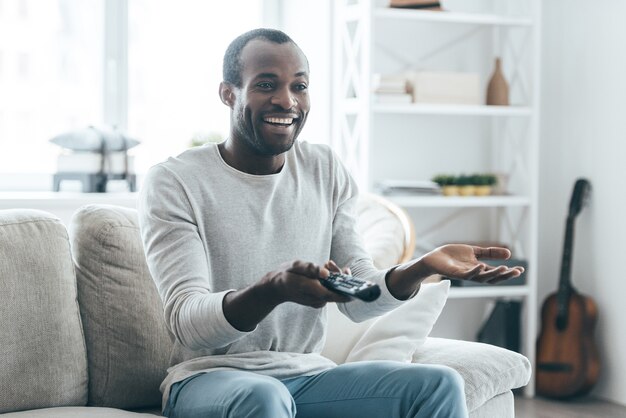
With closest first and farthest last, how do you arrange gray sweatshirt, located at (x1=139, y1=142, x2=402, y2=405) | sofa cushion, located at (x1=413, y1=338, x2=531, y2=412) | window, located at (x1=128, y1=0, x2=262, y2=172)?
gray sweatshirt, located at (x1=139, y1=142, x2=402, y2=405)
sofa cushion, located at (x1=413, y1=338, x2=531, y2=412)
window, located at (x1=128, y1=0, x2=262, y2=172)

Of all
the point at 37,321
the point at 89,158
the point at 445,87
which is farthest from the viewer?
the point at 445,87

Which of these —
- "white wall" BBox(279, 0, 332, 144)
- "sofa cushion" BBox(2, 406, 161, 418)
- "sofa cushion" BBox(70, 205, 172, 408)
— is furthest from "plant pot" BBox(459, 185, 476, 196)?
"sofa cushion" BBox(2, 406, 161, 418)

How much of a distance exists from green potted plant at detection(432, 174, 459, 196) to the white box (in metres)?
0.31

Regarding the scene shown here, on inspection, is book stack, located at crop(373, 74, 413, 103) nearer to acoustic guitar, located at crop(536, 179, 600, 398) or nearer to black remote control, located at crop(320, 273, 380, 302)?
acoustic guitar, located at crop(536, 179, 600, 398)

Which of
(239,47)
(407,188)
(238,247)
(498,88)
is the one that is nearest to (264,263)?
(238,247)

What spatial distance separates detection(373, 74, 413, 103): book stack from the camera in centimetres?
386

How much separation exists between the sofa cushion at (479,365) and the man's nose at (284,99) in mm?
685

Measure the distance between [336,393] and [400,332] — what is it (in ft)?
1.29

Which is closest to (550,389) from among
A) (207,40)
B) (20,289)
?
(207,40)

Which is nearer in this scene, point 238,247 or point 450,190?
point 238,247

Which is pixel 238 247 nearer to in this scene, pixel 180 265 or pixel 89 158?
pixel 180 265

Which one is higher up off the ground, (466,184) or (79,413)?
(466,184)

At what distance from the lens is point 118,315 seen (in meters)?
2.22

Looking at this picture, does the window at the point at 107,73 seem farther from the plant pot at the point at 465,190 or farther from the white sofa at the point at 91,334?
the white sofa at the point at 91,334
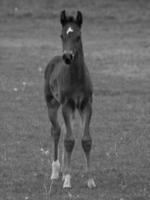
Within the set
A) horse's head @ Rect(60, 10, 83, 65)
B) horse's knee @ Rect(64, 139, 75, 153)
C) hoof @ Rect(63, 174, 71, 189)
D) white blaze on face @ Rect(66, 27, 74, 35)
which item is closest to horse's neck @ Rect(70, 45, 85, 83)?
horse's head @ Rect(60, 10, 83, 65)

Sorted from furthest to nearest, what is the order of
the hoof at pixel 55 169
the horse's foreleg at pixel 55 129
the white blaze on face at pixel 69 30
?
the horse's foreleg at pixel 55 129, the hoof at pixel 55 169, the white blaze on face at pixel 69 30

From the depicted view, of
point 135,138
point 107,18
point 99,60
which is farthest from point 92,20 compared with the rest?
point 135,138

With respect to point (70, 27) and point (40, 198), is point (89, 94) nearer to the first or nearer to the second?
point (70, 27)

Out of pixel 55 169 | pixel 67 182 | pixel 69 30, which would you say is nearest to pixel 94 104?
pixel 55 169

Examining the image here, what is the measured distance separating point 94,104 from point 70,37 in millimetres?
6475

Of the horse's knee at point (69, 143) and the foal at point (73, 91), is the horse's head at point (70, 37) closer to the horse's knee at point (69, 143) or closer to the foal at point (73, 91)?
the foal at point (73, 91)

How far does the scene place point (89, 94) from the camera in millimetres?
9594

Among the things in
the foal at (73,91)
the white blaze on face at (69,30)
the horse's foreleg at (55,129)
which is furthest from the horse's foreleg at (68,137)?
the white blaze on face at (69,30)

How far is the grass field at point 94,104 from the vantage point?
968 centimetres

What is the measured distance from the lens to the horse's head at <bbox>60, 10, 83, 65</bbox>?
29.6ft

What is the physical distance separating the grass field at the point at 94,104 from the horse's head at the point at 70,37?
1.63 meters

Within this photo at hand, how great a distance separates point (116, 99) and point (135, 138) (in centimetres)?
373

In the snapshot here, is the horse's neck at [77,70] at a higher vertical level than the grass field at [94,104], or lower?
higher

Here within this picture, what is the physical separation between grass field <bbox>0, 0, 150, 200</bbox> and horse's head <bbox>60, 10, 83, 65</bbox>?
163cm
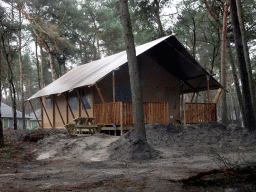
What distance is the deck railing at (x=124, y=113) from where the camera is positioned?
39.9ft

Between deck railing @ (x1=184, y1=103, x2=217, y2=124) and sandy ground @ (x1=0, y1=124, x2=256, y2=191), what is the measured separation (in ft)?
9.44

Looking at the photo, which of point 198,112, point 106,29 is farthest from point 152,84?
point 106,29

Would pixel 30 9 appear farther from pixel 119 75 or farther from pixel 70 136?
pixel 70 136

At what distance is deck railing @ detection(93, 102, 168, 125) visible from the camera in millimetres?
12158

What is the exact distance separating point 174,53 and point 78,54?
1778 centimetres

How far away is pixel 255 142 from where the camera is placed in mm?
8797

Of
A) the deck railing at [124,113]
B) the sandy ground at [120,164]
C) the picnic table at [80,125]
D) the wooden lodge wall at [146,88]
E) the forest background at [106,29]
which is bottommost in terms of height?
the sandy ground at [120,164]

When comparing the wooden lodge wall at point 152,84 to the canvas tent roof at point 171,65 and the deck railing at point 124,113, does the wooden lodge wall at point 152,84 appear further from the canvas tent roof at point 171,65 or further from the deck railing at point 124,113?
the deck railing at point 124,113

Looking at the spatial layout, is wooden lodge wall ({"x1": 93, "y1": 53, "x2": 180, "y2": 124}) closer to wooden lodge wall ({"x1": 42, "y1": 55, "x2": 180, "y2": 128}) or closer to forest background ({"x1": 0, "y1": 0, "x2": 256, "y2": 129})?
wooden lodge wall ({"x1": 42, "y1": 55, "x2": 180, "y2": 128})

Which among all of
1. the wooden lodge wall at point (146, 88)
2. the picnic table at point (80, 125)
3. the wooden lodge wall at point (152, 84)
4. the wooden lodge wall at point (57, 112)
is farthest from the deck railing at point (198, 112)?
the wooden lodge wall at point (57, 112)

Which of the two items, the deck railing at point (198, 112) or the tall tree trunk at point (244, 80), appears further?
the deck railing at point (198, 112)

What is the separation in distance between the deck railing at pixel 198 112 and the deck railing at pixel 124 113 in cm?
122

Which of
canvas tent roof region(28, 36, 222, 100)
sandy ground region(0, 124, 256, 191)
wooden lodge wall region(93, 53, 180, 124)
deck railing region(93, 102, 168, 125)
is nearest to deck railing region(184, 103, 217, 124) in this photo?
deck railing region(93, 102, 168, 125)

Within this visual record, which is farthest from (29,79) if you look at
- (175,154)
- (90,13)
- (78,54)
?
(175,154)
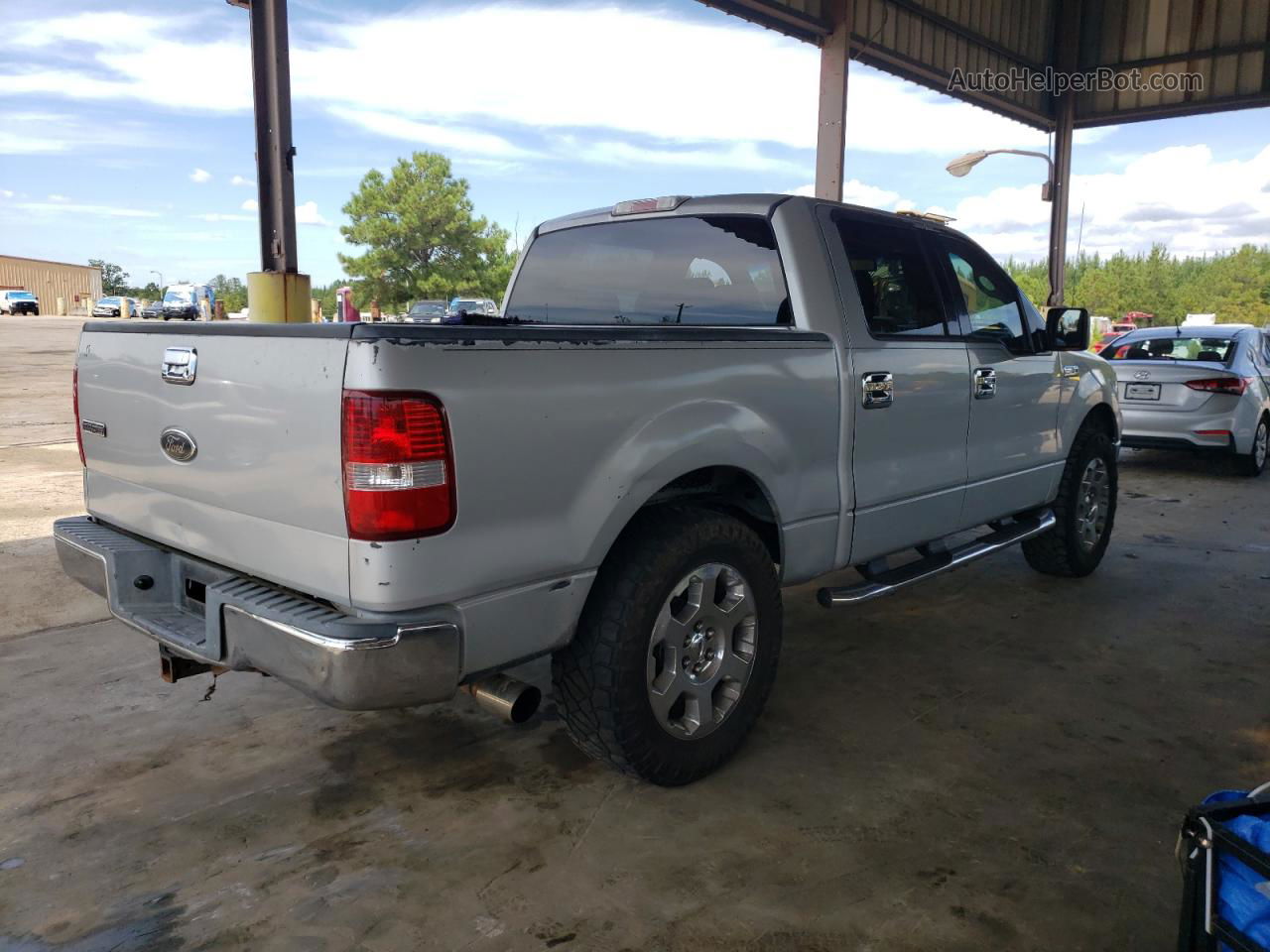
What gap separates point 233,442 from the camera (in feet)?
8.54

Instruction. Convert the part of the entries that opens with the line containing "Within this visual" and runs through the end of the entries into a JSON list of strings, one string per line. Leave out blank lines and the pictures.

The response.
[
  "Within this visual record, which is farthest from (29,79) if you look at",
  "- (175,154)",
  "- (90,13)",
  "- (78,54)",
  "?",
  "(175,154)",
  "What gap separates point 233,442 from the camera (in feet)?",
  "8.54"
]